This slide is a recap of what an MDP is: a formal way to describe an agent repeatedly making decisions in a stochastic environment. The key idea is the Markov property: given the current state and chosen action, the distribution over the next state and reward does not depend on earlier history.
- States: the finite set of situations the agent can be in (what the agent “needs to know” to predict what happens next).
- Actions: the finite set of choices available to the agent in each state (often the same action set everywhere).
- Dynamics: how the world responds to an action—captured by probabilities of what next state and reward you’ll get.

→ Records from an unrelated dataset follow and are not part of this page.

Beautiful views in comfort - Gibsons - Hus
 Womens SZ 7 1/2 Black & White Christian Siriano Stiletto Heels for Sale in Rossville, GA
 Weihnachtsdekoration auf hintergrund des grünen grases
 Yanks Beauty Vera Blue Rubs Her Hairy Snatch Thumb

- Discount factor: a number between 0 and 1 that expresses how much future rewards matter compared to immediate rewards (smaller means more short-sighted).
$$
p(s',r\mid s,a) \doteq \Pr\{S_t = s',\, R_t = r \mid S_{t-1} = s,\, A_{t-1} = a\}
$$
Meaning of the symbols
- $p(s',r\mid s,a)$: dynamics model; probability of seeing next state and reward given current state and action.
- $s$: current state.
- $a$: action taken in the current state.
- $s'$: next state.
- $r$: reward observed on the transition.
- $S_{t-1}$: random variable for the state at time $t-1$.
- $A_{t-1}$: random variable for the action at time $t-1$.
- $S_t$: random variable for the state at time $t$.
- $R_t$: random variable for the reward at time $t$.
- $\gamma$: discount factor that weights future rewards.